What to do>
Extend the passage on FTIR spectra of the composite membranes, picking up after its final sentence.

FTIR spectra of the prepared polymer composite membrane. (T1) s-CS/PEO/PWA(2)/SSA, (T2) s-CS/PEO/PWA(4)/SSA, (T3) s-CS/PEO/PWA(6)/SSA, (T4) s-CS/PEO/PWA(8)/SSA, (T5) s-CS/PEO/PWA(10)/SSA

Fig. 3

FTIR spectra of the prepared polymer composite membrane. (P1) s-CS/PEO/PMA(2)/SSA, (P2) s-CS/PEO/PMA(4)/SSA, (P3) s-CS/PEO/PMA(6)/SSA, (P4) s-CS/PEO/PMA(8)/SSA

In Fig. 2 all prepared cross-linked membranes show a peaks at around 3451, 3364 and 3323 cm⁻¹ for –OH stretching and NH stretching vibrations, respectively. The bands at 1081, 967, 893, 793 cm⁻¹ of the prepared composite membranes are attributed to the stretching vibrations of γ_as (P–O), γ_as (M_O=O), γ_as (M_O–O_C–M_O) O_C refers to the center oxygen atom, γ_as (M_O–Oe–M_O) refers to the edge oxygen atom which corresponds to PWA- and PMA-doped membrane; these four characteristic peaks are slightly shifted in the complexes, respectively [18].

Data section>
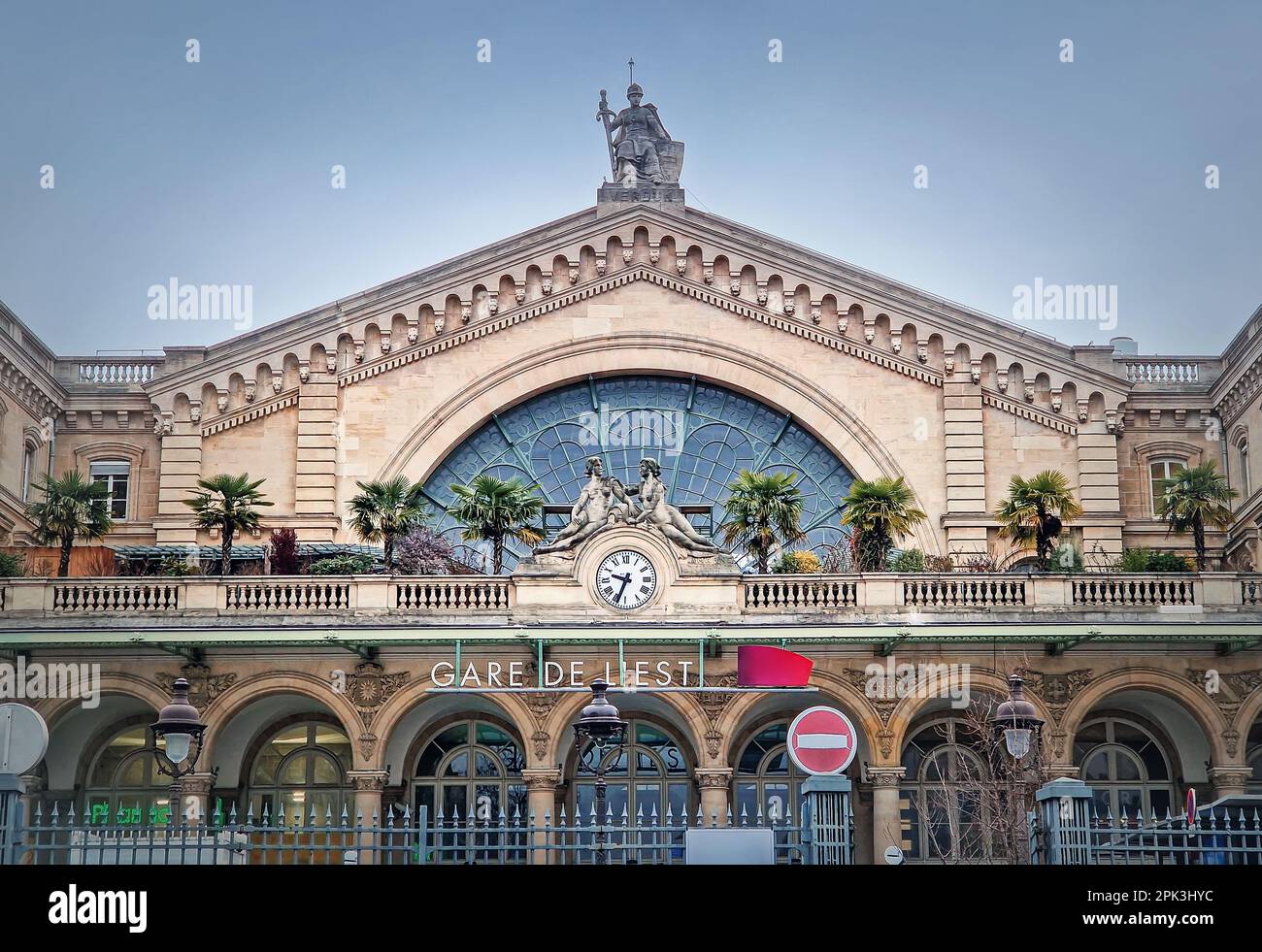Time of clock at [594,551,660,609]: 9:33
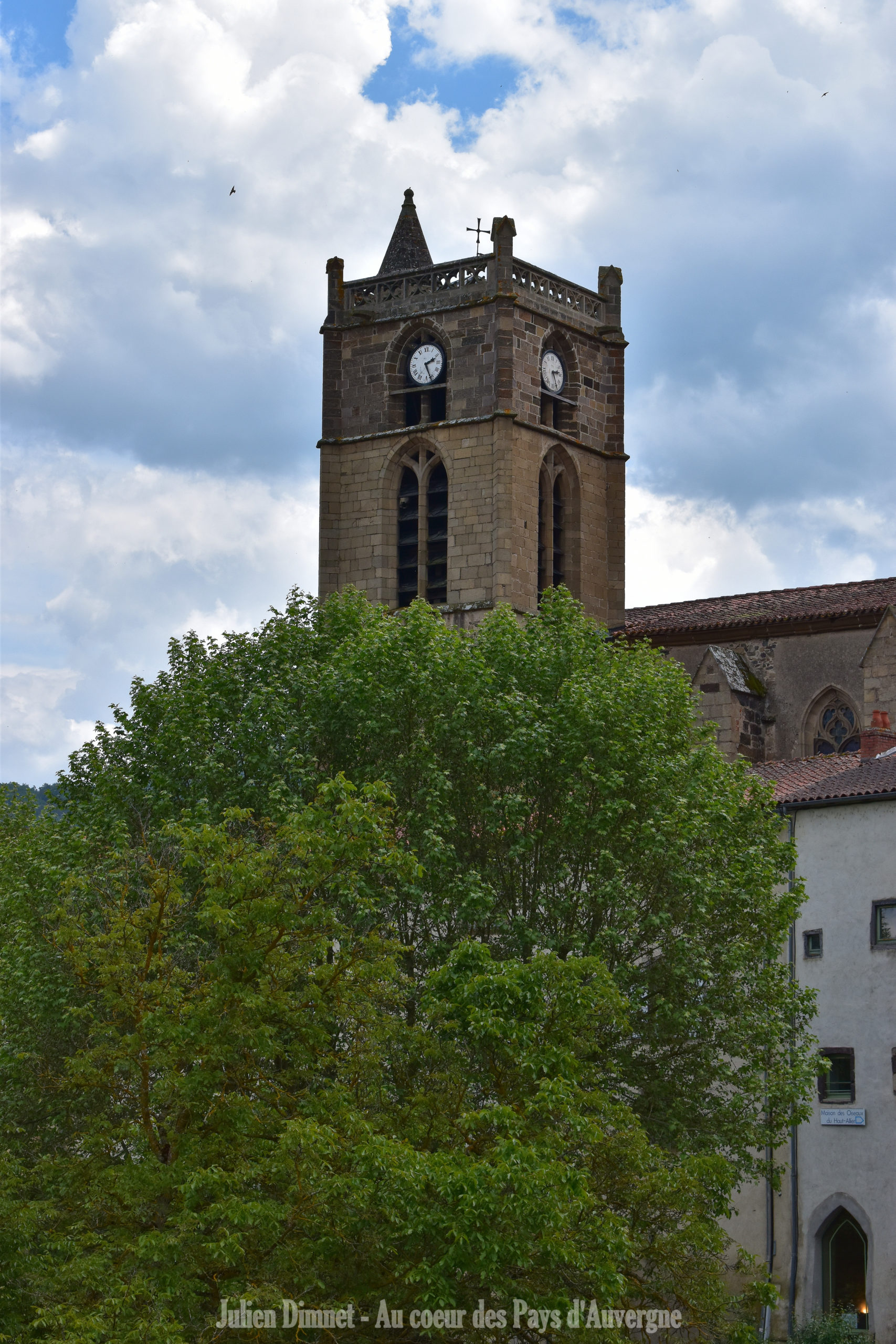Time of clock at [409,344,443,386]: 2:26
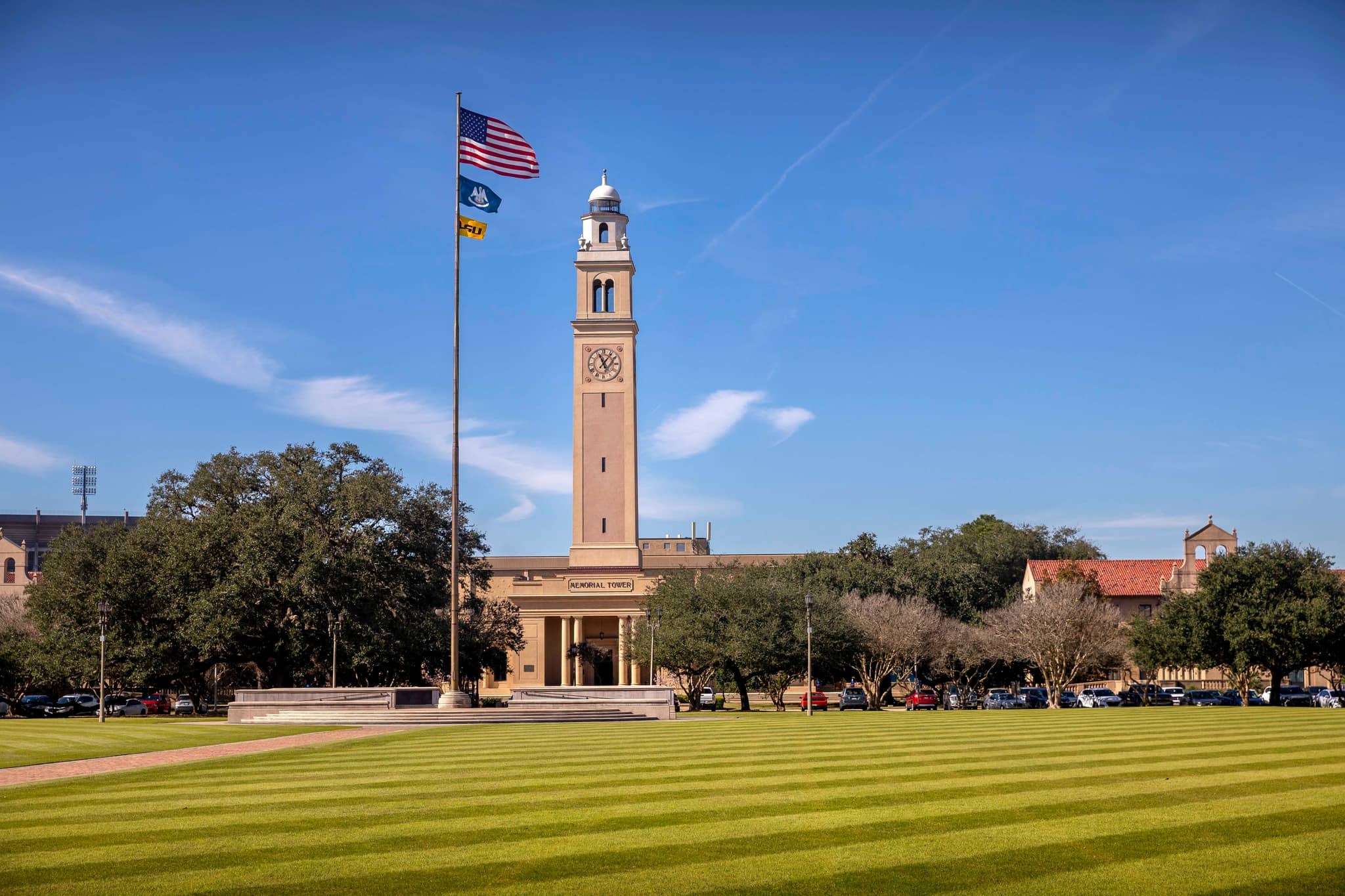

Response below>
In all the s-CS/PEO (PWA/PMA)-doped composite membranes showed four characteristic peaks which confirm the Keggin ion geometry in the membrane. In Fig. 2, the peaks at 1550 cm⁻¹ attributed to the primary amino groups, which are shifted to 1548 cm⁻¹, respectively. This is due to ionization of the functional group SSA with the amino acid groups of chitosan. From this, the amino group of the chitosan and ionized groups of SSA (sulfonate and two carboxyl groups) could provide the columbic interactions, which results in the electrostatic cross-linking of the chitosan matrix. The sharp peak at 1397 cm⁻¹ is evidence peaks of the S=O stretching of the sulfonated groups, respectively. In the higher wave number region of all spectra shows a peak at 1382 cm⁻¹ related to –CH₃ symmetric deformation of chitosan [19].

As the HPA content increases, the intensities of their characteristic bands rise. The corner sharing W–O_C–W band (809 cm⁻¹) which corresponds to pure PWA is shifted to higher wave number in PWA-doped membranes. This behavior can be explained by the adequate separation among Keggin units and a vibration less disturbed by anion–anion interactions. The PWA/PMA clusters are probably stabilized in the membranes through a columbic interaction and hydrogen bridges with the inorganic component namely by Si–OH groups [20,21,22,23].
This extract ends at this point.